[Opening Task data section]

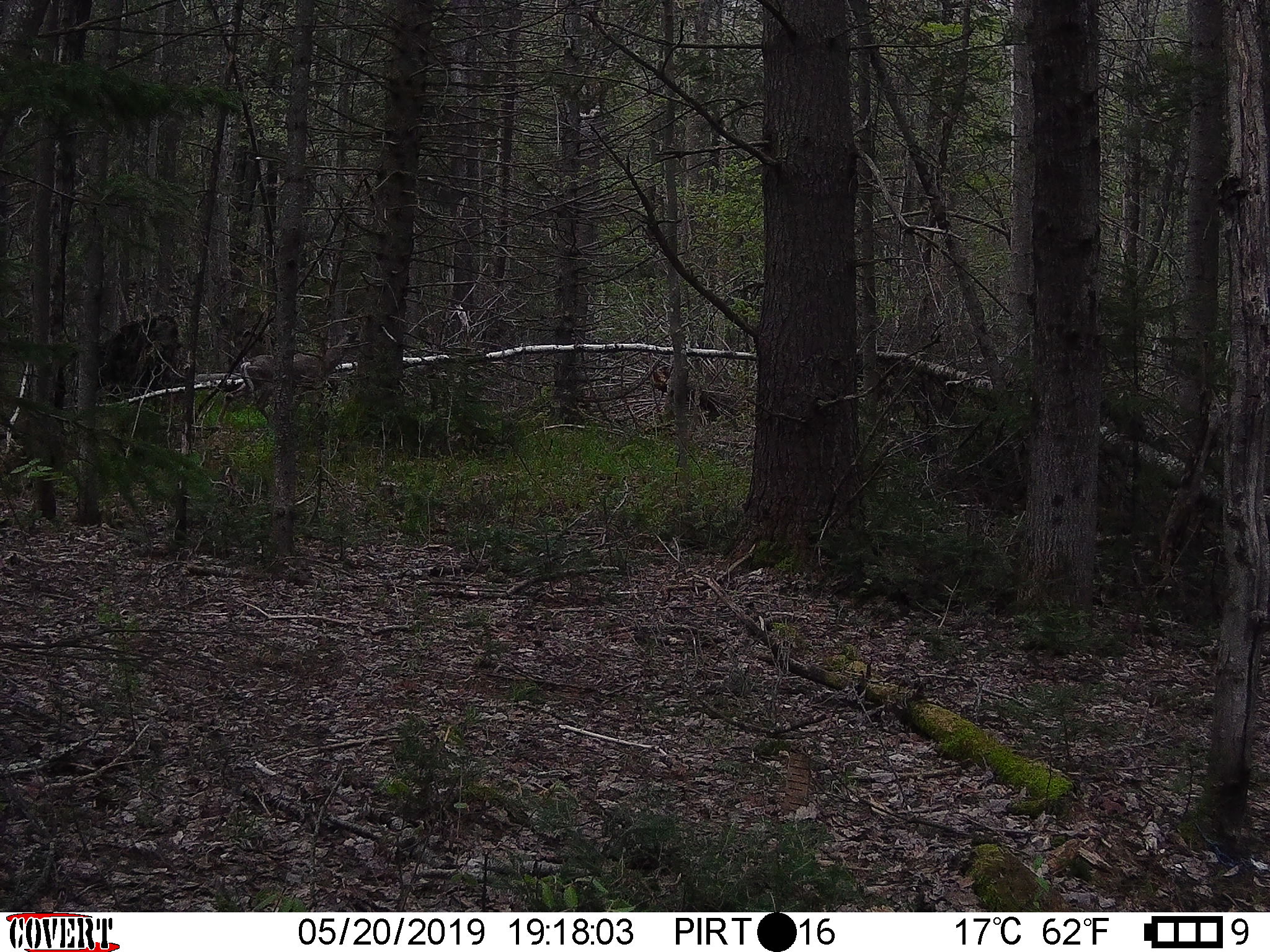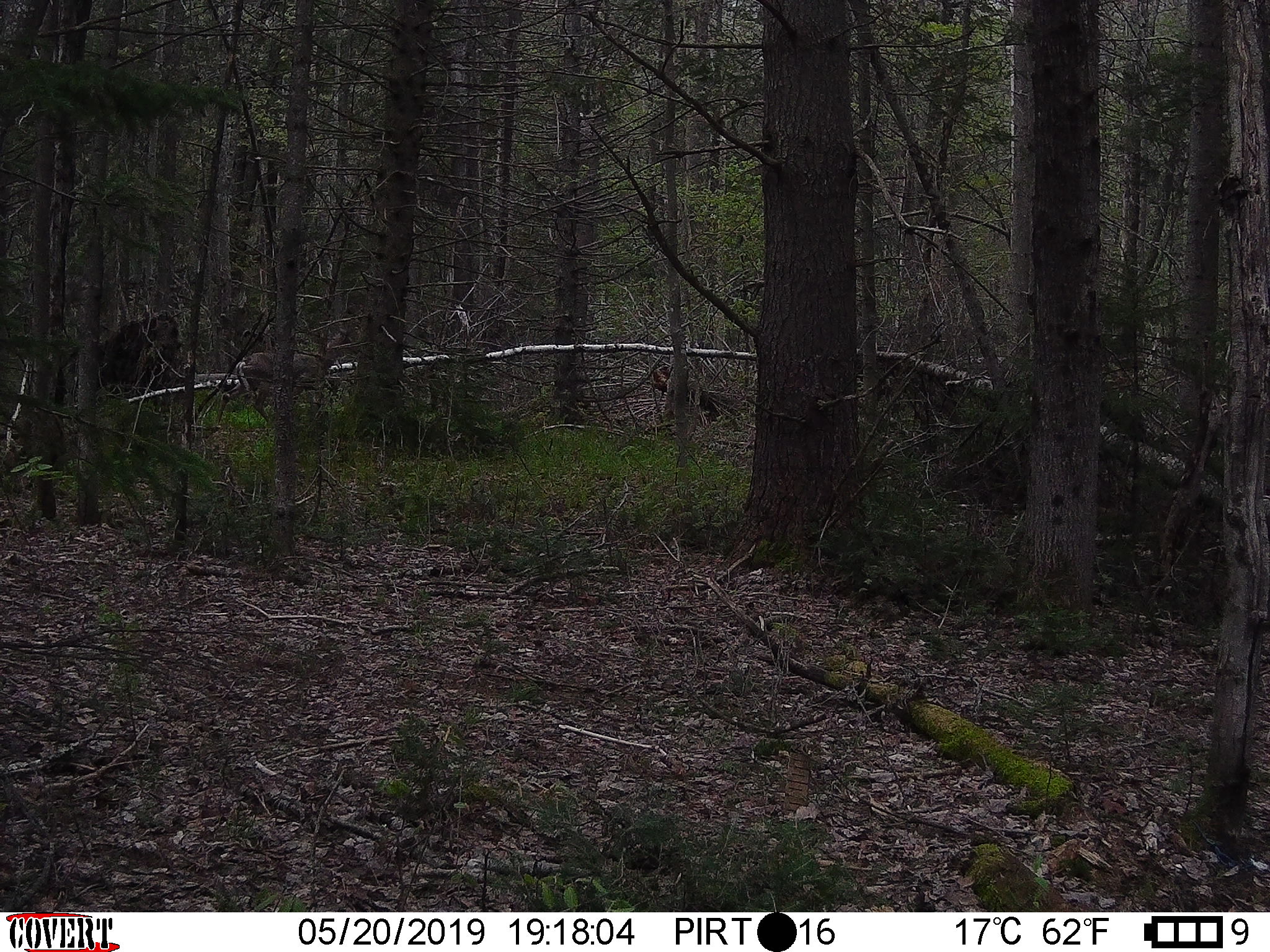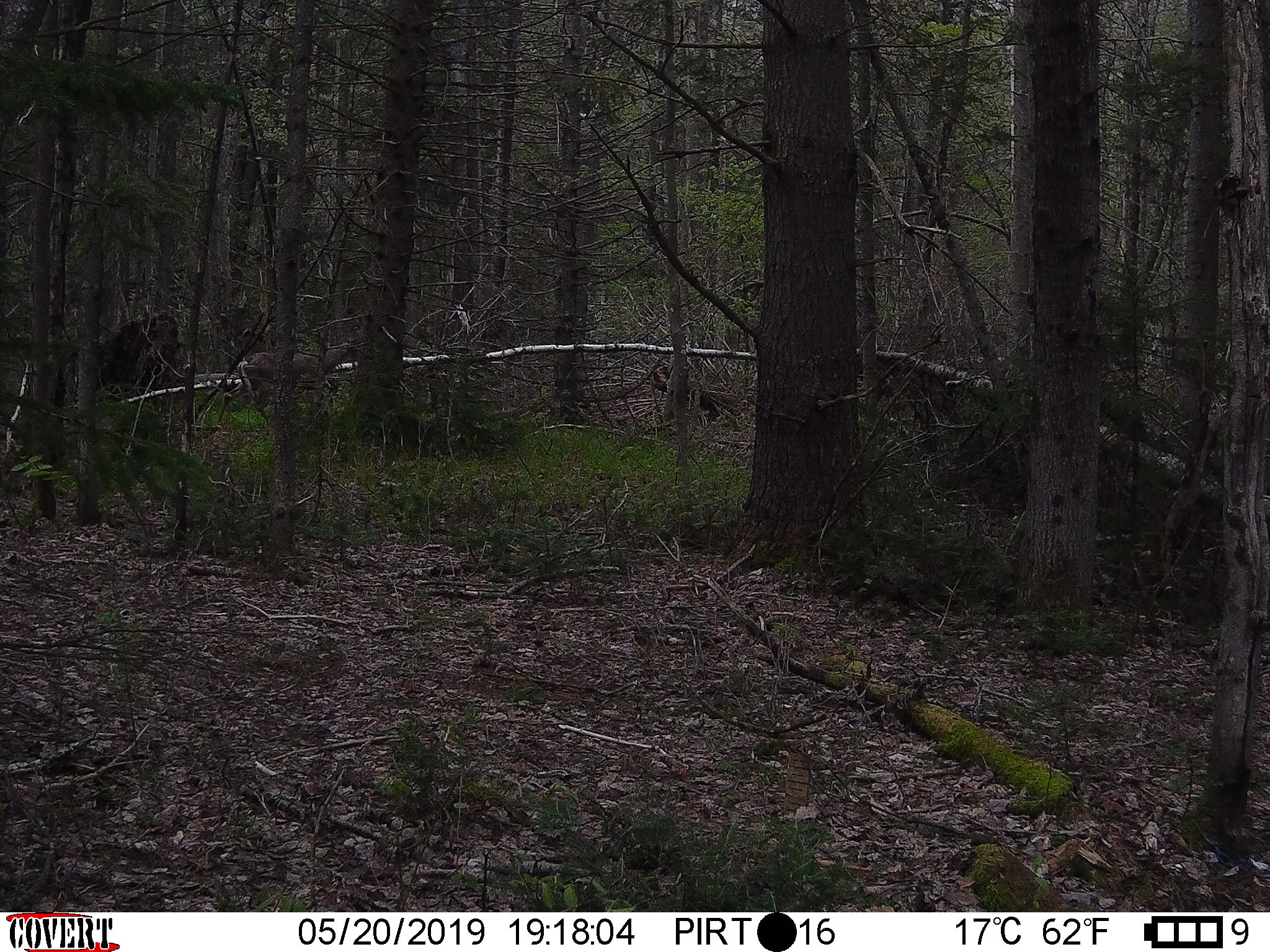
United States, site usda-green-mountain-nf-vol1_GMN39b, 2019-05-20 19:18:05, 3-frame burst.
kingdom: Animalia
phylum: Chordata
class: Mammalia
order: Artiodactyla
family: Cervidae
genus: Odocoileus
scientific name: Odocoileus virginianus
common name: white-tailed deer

[Closing Task data section]
[Opening Task data section]

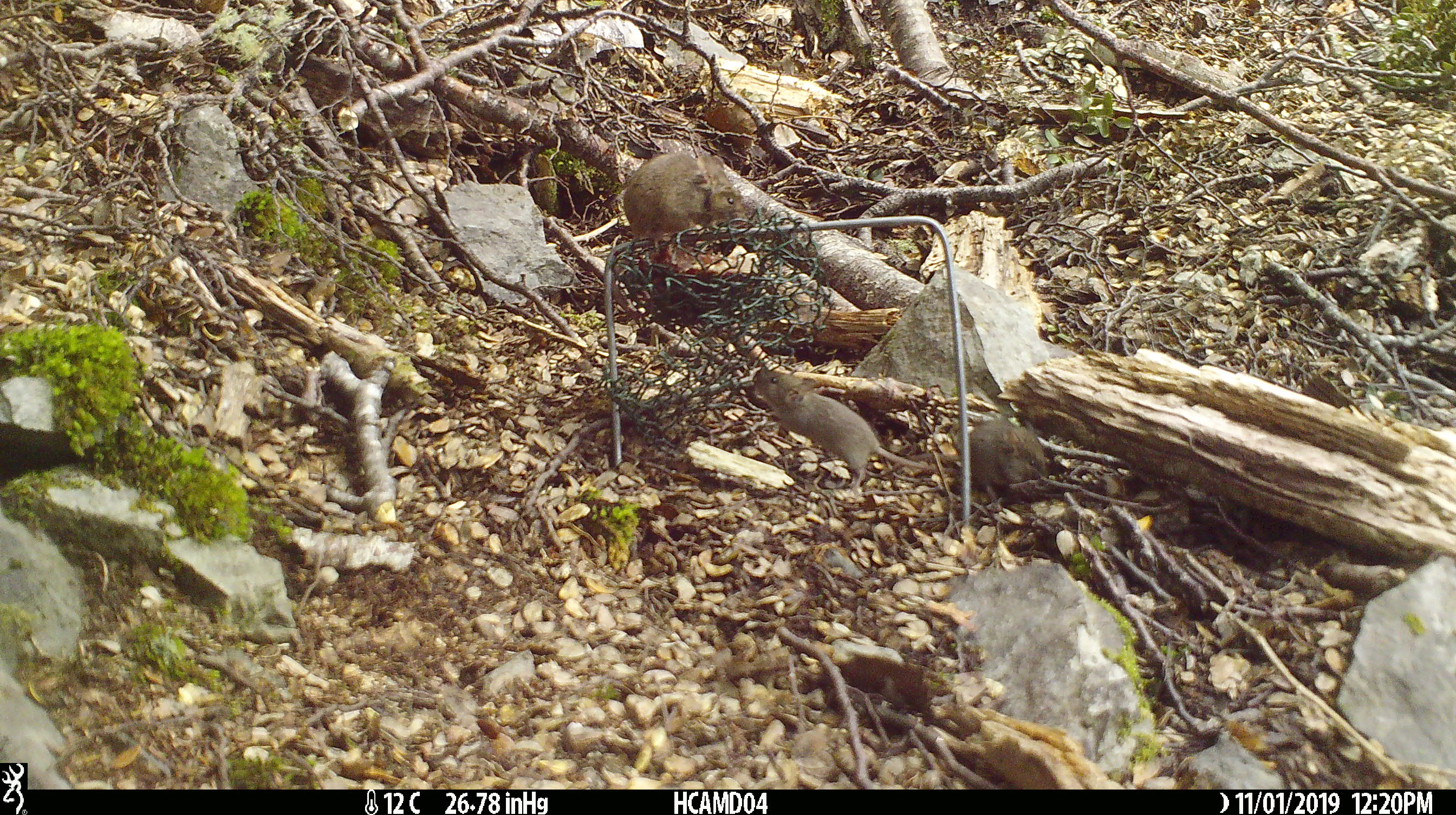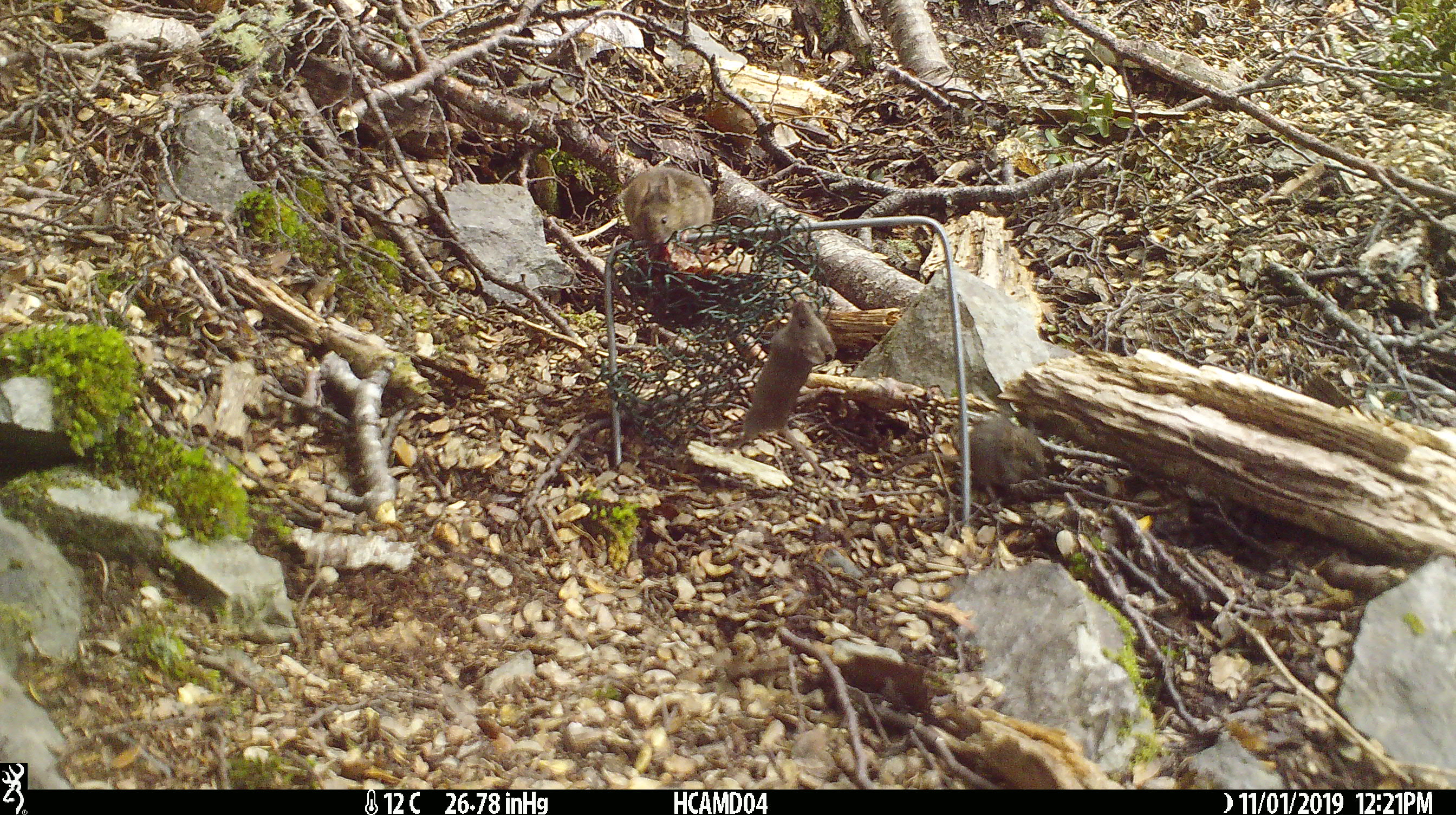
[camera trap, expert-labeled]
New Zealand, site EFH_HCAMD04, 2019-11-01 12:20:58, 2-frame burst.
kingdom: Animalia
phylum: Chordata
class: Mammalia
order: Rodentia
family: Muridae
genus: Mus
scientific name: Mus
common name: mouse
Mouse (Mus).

[Closing Task data section]
[Opening Task data section]

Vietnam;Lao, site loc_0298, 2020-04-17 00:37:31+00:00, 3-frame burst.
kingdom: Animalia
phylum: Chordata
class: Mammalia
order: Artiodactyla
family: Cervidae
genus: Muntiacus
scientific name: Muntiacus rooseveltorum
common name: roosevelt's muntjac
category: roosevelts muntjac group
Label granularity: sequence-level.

[Closing Task data section]

:: What you are asked to do ::
Return only the part of the records above that opens with the line containing "United States, site" and closes with the line containing "common name: white-tailed deer", ends included.

:: Result ::
United States, site usda-green-mountain-nf-vol1_GMN39b, 2019-05-20 19:18:05, 3-frame burst.
kingdom: Animalia
phylum: Chordata
class: Mammalia
order: Artiodactyla
family: Cervidae
genus: Odocoileus
scientific name: Odocoileus virginianus
common name: white-tailed deer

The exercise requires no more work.